— Task objective —
Return every line of the entries below that contains the string "instances", and treat uppercase and lowercase letters as different.

##########

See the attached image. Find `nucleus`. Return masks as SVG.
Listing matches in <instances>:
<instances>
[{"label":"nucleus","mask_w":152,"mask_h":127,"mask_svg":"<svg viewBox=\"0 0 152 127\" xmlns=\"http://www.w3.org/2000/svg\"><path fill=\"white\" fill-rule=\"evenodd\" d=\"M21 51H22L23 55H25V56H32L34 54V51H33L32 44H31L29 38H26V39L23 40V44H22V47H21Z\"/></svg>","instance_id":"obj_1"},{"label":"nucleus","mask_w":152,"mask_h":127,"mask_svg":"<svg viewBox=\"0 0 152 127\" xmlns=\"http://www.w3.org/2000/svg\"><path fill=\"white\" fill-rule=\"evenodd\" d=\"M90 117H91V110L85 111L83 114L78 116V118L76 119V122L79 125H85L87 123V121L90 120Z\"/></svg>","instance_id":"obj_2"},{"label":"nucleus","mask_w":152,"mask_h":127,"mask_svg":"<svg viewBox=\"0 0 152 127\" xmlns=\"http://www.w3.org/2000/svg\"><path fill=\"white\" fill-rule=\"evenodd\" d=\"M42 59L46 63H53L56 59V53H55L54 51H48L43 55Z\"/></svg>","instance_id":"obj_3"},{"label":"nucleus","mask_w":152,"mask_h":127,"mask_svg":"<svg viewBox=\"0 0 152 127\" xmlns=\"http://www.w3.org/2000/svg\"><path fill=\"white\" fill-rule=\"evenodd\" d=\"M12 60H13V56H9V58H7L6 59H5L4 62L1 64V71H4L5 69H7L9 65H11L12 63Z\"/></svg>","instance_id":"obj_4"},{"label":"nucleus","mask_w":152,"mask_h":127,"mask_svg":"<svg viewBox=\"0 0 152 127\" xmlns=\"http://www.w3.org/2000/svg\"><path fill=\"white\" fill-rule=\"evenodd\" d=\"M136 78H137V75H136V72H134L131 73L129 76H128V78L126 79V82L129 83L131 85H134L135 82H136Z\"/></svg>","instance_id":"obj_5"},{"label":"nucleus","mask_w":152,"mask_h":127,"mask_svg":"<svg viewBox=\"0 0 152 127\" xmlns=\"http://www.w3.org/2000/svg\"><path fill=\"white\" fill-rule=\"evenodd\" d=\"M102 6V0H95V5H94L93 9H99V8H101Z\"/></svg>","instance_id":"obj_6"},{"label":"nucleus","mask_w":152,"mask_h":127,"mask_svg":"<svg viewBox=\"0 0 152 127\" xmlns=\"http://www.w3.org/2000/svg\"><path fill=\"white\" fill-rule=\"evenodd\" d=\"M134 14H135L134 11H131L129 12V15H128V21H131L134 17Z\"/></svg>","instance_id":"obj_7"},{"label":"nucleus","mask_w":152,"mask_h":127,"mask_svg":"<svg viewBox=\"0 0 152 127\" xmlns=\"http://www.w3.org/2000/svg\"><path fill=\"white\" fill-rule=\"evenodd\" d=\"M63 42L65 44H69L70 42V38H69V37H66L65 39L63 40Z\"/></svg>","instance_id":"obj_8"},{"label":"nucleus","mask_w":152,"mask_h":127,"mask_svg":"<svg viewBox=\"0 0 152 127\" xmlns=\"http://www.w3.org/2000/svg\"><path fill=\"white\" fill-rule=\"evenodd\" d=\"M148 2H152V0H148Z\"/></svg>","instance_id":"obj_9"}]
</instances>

##########

— Solved exercise —
Listing matches in <instances>:
<instances>
</instances>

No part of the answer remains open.